Muchas gracias Mónica y Jonás por vuestro testimonio. Lo he recibido como un amigo, como si hubiéramos estado sentados juntos, en algún bar, contándonos cosas de la vida, mientras tomamos una cerveza o un "gira" después de haber ido al "Jaunimo teatras".
Pero vuestras vidas no son una obra de teatro, son reales, concretas, como las de cada uno de los que estamos acá, en esta hermosa plaza situada entre estos dos ríos. Y quizá todo esto nos sirva para releer vuestras historias y descubrir en ellas el paso de Dios… porque Dios pasa siempre por nuestras vidas. Pasa siempre. Un filósofo importante decía: «Tengo miedo de que el Señor pase y yo no lo reconozca».
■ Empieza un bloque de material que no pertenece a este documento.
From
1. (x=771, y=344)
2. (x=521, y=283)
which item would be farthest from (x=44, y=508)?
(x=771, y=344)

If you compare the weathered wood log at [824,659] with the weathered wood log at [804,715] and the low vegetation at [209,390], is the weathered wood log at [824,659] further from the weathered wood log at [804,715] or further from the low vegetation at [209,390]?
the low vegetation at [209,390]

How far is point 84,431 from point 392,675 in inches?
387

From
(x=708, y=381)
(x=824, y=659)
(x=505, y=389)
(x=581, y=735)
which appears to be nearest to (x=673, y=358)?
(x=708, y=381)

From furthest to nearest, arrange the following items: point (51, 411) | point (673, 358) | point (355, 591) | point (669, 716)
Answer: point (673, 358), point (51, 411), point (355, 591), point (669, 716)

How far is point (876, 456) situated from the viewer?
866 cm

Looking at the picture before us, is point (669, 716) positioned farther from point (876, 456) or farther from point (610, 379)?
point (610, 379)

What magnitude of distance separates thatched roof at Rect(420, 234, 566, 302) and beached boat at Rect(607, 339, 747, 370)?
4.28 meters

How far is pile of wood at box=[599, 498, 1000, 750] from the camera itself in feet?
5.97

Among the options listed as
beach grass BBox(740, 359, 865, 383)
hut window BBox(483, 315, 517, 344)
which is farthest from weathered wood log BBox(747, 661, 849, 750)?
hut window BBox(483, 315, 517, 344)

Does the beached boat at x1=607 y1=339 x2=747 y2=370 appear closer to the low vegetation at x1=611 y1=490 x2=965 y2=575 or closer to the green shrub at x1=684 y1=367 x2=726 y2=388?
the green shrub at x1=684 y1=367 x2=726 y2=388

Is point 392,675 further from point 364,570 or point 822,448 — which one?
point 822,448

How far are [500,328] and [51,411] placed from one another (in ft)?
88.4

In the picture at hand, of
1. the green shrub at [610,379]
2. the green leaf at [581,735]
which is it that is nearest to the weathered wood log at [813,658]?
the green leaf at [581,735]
Como esta iglesia catedral, vosotros habéis experimentado situaciones que os derrumbaban, incendios de los que parecía que no hubierais podido reponeros. Tantas veces este templo fue devorado por las llamas, se derrumbó y, sin embargo, siempre hubo quienes decidieron volver a levantarlo, no se dejaron vencer por las dificultades, no bajaron los brazos. Hay un canto alpino que dice así: "En el arte de subir, lo que importa no es no caer, sino no quedarse caído". Comenzar de nuevo siempre, y así subir. Como esta catedral. También la libertad de vuestra patria está construida sobre aquellos que no se dejaron intimidar por el terror y la desventura. La vida, el modo de ser y la muerte de tu papá, Mónica; tu enfermedad, Jonás, os podría haber devastado… Y, sin embargo, estáis aquí, compartiendo vuestra experiencia con una mirada de fe, haciéndonos descubrir que Dios os dio la gracia para aguantar, para levantaros, para seguir caminando en la vida.
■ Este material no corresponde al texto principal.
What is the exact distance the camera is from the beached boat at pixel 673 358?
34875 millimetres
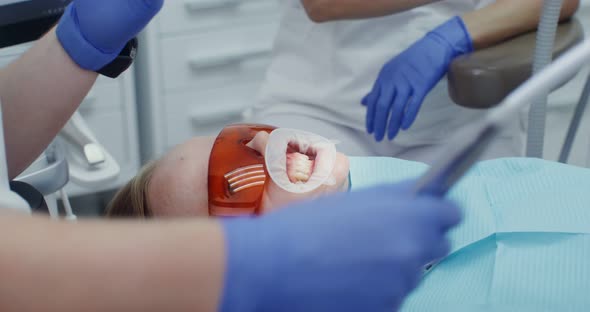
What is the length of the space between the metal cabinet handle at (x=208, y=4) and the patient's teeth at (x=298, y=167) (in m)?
1.23

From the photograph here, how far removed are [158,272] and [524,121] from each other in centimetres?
139

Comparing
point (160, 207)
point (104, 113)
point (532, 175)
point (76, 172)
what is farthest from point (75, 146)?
point (532, 175)

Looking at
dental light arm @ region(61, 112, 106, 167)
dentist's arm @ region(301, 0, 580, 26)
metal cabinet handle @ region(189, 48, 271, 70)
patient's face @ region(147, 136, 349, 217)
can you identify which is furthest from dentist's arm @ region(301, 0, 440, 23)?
metal cabinet handle @ region(189, 48, 271, 70)

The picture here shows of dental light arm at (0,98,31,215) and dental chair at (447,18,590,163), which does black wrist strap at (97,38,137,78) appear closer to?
dental light arm at (0,98,31,215)

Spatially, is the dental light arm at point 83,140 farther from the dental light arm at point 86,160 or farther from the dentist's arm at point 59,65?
the dentist's arm at point 59,65

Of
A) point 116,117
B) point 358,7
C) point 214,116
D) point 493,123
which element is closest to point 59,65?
point 358,7

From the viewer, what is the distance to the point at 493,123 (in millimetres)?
599

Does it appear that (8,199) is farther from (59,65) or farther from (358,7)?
(358,7)

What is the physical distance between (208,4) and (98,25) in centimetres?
121

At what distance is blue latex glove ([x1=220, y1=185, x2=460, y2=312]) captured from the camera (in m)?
0.58

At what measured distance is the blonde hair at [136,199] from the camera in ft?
4.01

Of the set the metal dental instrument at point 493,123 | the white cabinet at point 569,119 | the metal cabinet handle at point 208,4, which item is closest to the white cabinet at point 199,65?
the metal cabinet handle at point 208,4

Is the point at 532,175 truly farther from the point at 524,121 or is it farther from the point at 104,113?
the point at 104,113

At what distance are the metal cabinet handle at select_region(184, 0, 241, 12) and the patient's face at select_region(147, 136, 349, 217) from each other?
1133mm
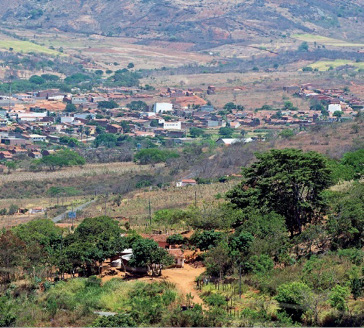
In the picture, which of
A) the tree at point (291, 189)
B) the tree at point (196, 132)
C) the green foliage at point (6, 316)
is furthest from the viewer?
the tree at point (196, 132)

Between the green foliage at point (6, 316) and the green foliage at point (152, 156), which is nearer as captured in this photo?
the green foliage at point (6, 316)

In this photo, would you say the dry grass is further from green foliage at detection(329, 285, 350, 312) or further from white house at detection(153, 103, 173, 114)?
white house at detection(153, 103, 173, 114)

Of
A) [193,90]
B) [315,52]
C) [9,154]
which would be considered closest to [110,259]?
[9,154]

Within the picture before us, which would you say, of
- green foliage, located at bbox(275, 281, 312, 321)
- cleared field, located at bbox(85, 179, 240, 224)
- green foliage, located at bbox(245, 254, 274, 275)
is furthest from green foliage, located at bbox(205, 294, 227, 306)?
cleared field, located at bbox(85, 179, 240, 224)

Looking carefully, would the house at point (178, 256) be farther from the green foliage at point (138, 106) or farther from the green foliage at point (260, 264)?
the green foliage at point (138, 106)

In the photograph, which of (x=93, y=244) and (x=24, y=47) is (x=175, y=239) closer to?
(x=93, y=244)

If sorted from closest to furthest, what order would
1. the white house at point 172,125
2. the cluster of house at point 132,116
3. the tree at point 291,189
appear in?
the tree at point 291,189, the cluster of house at point 132,116, the white house at point 172,125

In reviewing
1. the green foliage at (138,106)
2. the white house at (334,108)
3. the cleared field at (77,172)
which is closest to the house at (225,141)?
the cleared field at (77,172)
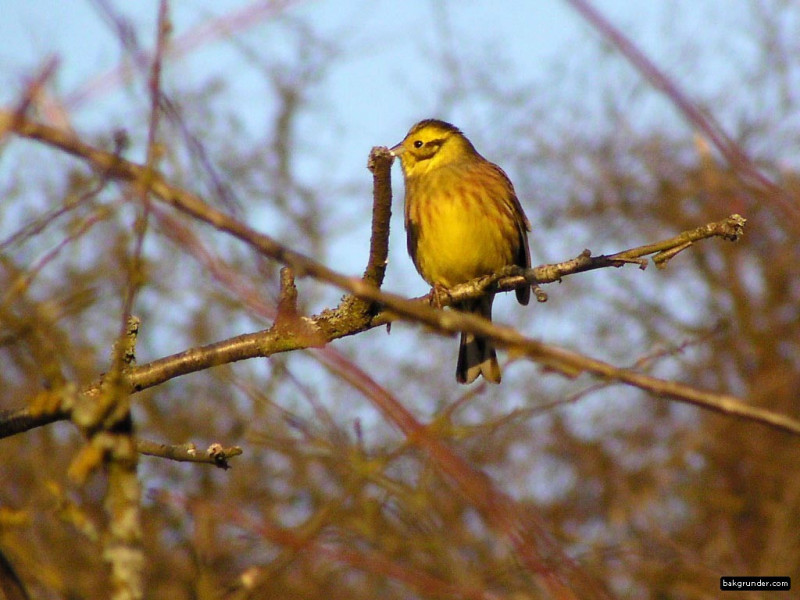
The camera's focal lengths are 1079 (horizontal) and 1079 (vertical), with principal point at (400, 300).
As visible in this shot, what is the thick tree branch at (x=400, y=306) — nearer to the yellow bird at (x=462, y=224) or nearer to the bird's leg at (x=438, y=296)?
the bird's leg at (x=438, y=296)

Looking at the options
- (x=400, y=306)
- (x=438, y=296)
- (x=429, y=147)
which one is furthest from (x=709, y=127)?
(x=429, y=147)

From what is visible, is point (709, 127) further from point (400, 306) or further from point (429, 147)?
point (429, 147)

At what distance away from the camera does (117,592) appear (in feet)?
5.17

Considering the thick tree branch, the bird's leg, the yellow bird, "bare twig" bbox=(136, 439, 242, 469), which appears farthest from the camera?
the yellow bird

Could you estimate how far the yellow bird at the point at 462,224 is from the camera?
226 inches

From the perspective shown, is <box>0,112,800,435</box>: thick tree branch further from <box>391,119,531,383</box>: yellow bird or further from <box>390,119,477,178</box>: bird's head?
<box>390,119,477,178</box>: bird's head

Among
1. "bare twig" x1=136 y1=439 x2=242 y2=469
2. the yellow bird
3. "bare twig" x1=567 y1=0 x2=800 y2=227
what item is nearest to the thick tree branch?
"bare twig" x1=567 y1=0 x2=800 y2=227

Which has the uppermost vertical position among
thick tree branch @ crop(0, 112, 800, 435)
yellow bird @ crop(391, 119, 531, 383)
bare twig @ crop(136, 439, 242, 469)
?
yellow bird @ crop(391, 119, 531, 383)

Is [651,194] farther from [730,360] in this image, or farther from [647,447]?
[647,447]

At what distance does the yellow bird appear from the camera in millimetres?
5738

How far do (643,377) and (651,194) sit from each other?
1337cm

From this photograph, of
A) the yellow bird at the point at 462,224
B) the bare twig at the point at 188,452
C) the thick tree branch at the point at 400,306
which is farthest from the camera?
the yellow bird at the point at 462,224

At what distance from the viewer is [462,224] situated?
5.79 meters

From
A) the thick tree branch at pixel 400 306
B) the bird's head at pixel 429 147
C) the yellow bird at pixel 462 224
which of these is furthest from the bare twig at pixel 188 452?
the bird's head at pixel 429 147
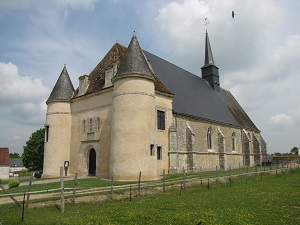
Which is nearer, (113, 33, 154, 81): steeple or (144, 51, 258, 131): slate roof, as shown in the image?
(113, 33, 154, 81): steeple

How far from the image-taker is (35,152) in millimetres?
40312

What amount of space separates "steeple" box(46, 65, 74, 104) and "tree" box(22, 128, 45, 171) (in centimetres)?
1646

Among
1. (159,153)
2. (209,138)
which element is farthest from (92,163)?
(209,138)

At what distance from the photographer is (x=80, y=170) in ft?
77.8

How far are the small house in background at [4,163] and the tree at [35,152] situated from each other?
3031 millimetres

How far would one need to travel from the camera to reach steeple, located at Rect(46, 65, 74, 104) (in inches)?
1016

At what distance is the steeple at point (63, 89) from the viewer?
25797 mm

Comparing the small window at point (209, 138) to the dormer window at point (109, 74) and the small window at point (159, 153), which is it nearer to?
the small window at point (159, 153)

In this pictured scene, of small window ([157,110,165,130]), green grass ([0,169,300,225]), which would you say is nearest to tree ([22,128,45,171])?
small window ([157,110,165,130])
Y yo me pregunto: ¿Cómo se derramó en vosotros esta gracia de Dios? No por el aire, no por arte de magia, no hay una varita mágica para la vida. Esto ha sucedido a través de personas que se cruzaron en vuestras vidas, gente buena que os nutrió de su experiencia de fe. Siempre hay gente en la vida que nos da una mano para ayudarnos a levantarnos. Mónica: tu abuela y tu mamá, la parroquia franciscana, fueron para ti como la confluencia de estos dos ríos: así como el Vilna se une al Neris, tú te sumaste, te dejaste llevar por esa corriente de gracia. Porque el Señor nos salva haciéndonos parte de un pueblo. El Señor nos salva haciéndonos parte de un pueblo. Nos introduce en un pueblo, y nuestra identidad, en última instancia, está en pertenecer a un pueblo. Nadie puede decir "yo me salvo solo", estamos todos interconectados, estamos todos "en red". Dios quiso entrar en esta dinámica de relaciones y nos atrae hacia sí en comunidad, dando pleno sentido de identidad y pertenencia a nuestra vida (cf. Exhort. ap. Gaudete et exsultate, 6). También tú, Jonás, encontraste en otros –en tu esposa y en la promesa hecha el día del matrimonio– la razón para seguir, para luchar, para vivir. No permitáis que el mundo os haga creer que es mejor caminar solos. Solos no se llega a ninguna parte. Sí, podrás tener éxito en la vida, pero sin amor, sin amigos, sin pertenecer a un pueblo, sin una experiencia tan hermosa que es arriesgar junto con otros. No se puede caminar solos. No cedáis a la tentación de ensimismaros, mirándoos el ombligo, a la tentación de volveros egoístas o superficiales ante el dolor, la dificultad o el éxito pasajero. Volvamos a afirmar que "lo que le pasa al otro, me pasa a mí", vayamos contra la corriente de ese individualismo que aísla, que nos vuelve egocéntricos, que nos hacer ser vanidosos, preocupados solamente por la imagen y el propio bienestar. Preocupado por la imagen, de cómo me verán. Es fea la vida mirándose al espejo, es feo. En cambio, la vida es hermosa con los demás, en familia, con amigos, con la lucha de mi gente… Así, la vida es hermosa.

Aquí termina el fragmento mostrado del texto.